Sábado 30 de enero de 2010
El Gobierno español llevaba días intentando allanar el terreno al penoso dato del desempleo que iba a conocerse a raíz de la Encuesta de Población Activa -EPA-, y si bien las expectativas no eran nada halagüeñas, la realidad ha resultado incluso peor de lo que esperaba. Así, la tasa de paro se situaba al cierre de 2009 en el 18,83 por ciento de la población activa. Ese mismo año, más de un millón de personas perdieron su empleo en España, con lo que la cifra de parados a fecha 31 de diciembre de 2009 rondaba los cuatro millones y medio. Así las cosas, es natural que España despierte recelos en medio mundo. Ello es así no sólo por sus datos, absolutamente incontestables, sino por la inane reacción que ante ellos está teniendo el gobierno de José Luis Rodríguez Zapatero.

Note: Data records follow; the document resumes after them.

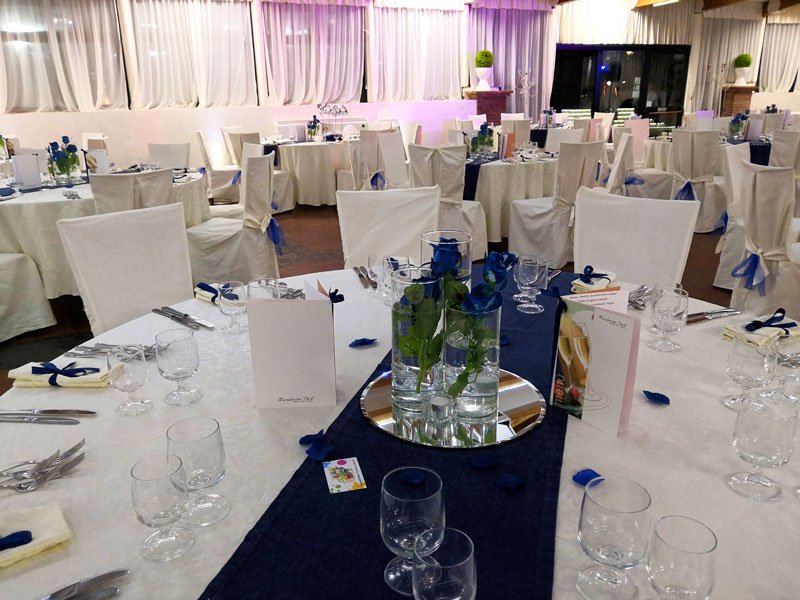 tavoli blu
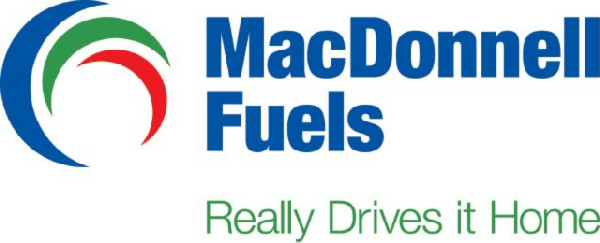 MacDonnell Fuels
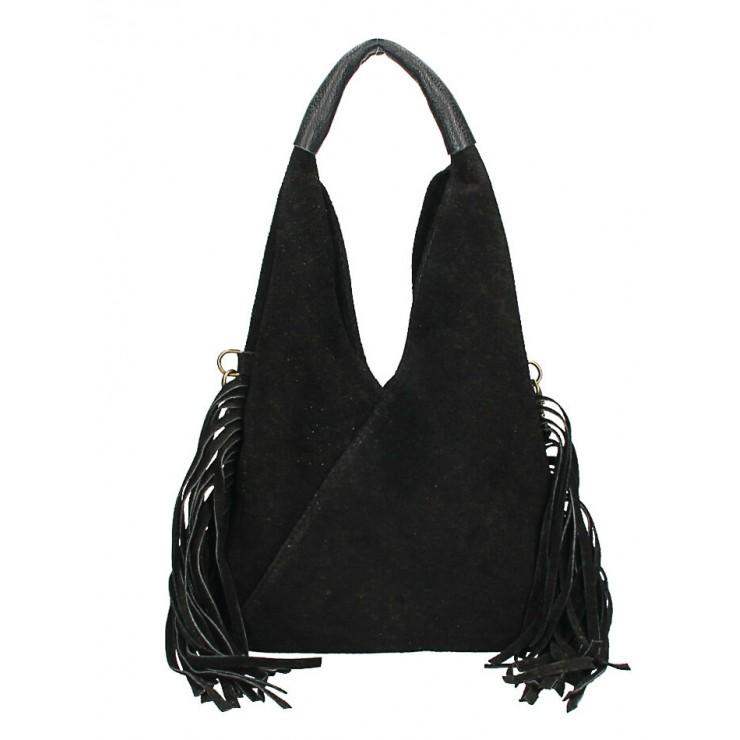 Kožená semišová kabelka MI565 černá Made in Italy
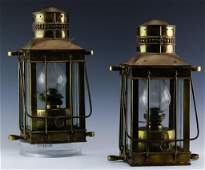 Pair of Davey & Co. London Brass Hanging Lanterns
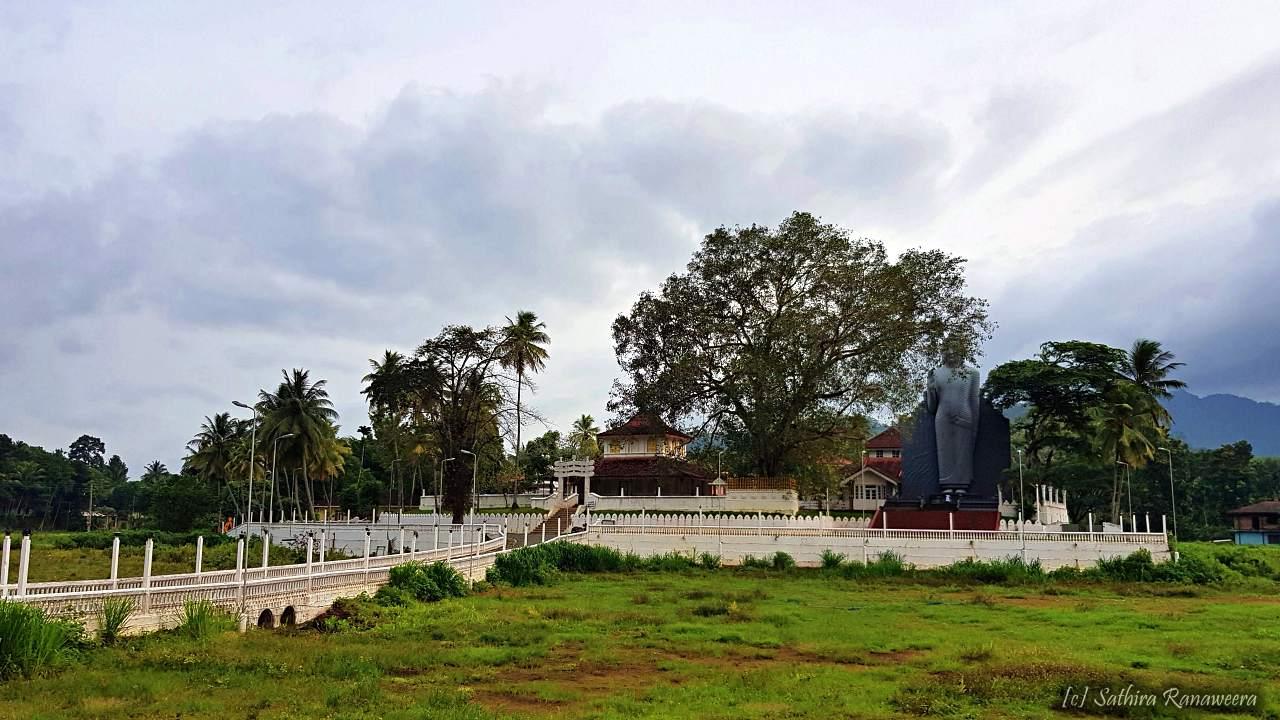 Ganegama Aramunapola Rajamaha Viharaya - ගණේගම අරමුණපොළ රජමහා විහාරය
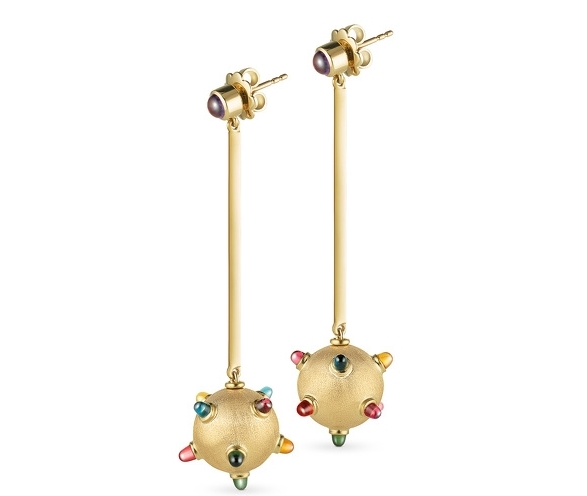 Cosmic Ausum Sputnik earrings
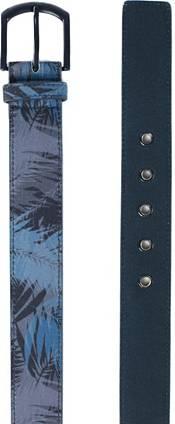 Cuater by TravisMathew Men's Leash Golf Belt product image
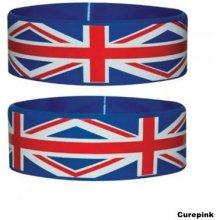 Náramek silikonový Union Jack modrý šířka WR67025 CurePink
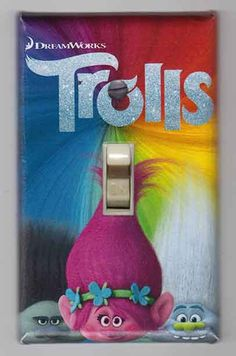 Trolls+Decorative+Light+Switch+Covers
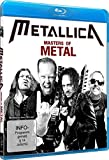 Image de Metallica: Masters of Metal [Import allemand]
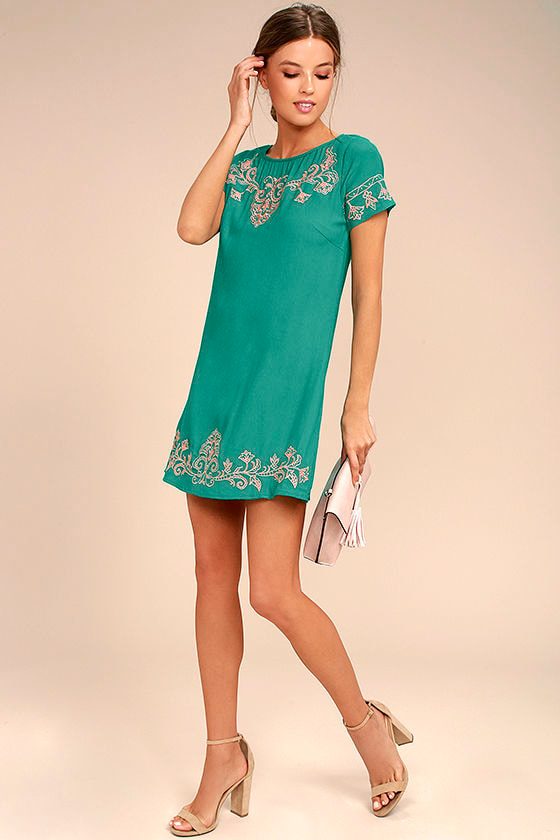Tale to Tell Pink and Teal Green Embroidered Shift Dress 2
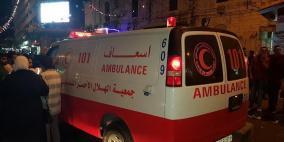 الشرطة تحقق بظروف وفاة شاب في نابلس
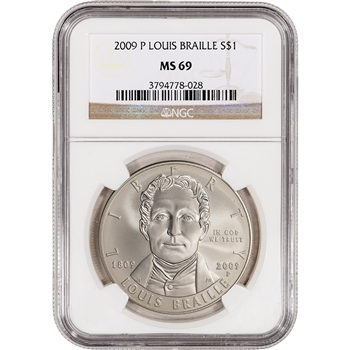 2009-P US Louis Braille Commemorative BU Silver Dollar - NGC MS69
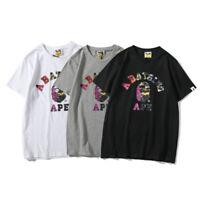 Bape A Bathing Ape T-shirt Tee Colorful Camo Monkey Head Crew Neck Short Sleeve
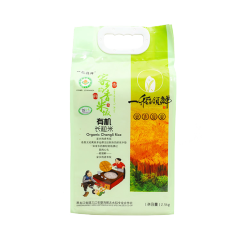【预售】一稻领鲜 大米 有机长粒米 2.5KG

La lista de organismos oficiales y analistas económicos tanto nacionales como foráneos que han alertado del modo en el que se están llevando las cosas en España es tan extensa como irrelevante a ojos de una Moncloa que lleva años sólo pendiente de sondeos. Habida cuenta de las carencias idiomáticas de Zapatero, será que los expertos extranjeros sólo se expresan en inglés como "lingua" franca. Imagen lamentable la suya: él, que tanto gusta de fotos y titulares, presidiendo la Europa de los 27 pero sin tener conocimiento de idioma alguno salvo el propio. Una situación embarazosa y disfuncional que no debiera repetirse: no es de recibo que el presidente de un país como España sea incapaz de conversar fluidamente con sus socios europeos y aliados de otros países. Pero es que además, aunque fuera por medio de intérpretes, en Davos el presidente Zapatero tuvo que escuchar el temor que generaba España para la buena marcha de la economía europea en su conjunto. En algo ha conseguido el señor Zapatero el liderazgo, y además de manera incontestable: ha logrado deteriorar la imagen del país hasta convertirlo uno de los que menos confianza genera. A la postre, el señor Zapatero, que ha querido ser un maestro del mundo virtual, ha deteriorado tanto la realidad que ha terminado destruyendo su propia imagen
Lo peor de todo es no se atisban soluciones ni a corto ni a medio plazo. La imprescindible reforma del mercado laboral y del actual sistema de cotizaciones empresariales es un tema inabordable por un Gobierno demasiado ocupado en domesticar sindicatos e intentar lanzar a la ciudadanía cortinas de humo que distraigan de su inoperancia, como el borrador de la próxima Ley de Libertad Religiosa o los globos sonda en materia educativa. Ahora, además, pretenden retrasar la edad de jubilación a los 67 años, pero no por estimar -con toda la razón, por cierto- que haya personas que a esa edad estén plenamente capacitadas para seguir desempeñando su labor, sino por el temor a quebrar la caja de la seguridad social en vista de su calamitosa gestión. El sistema de pensiones no puede ser utilizado para camuflar desaguisados económicos, sino para su cometido primigenio, que no es otro que abonar las jubilaciones de quienes han trabajado toda una vida. Los cuales, por cierto, no se merecen padecer los vaivenes ocasionados por un Ejecutivo desarbolado al que se le van acabando los conejos de la chistera.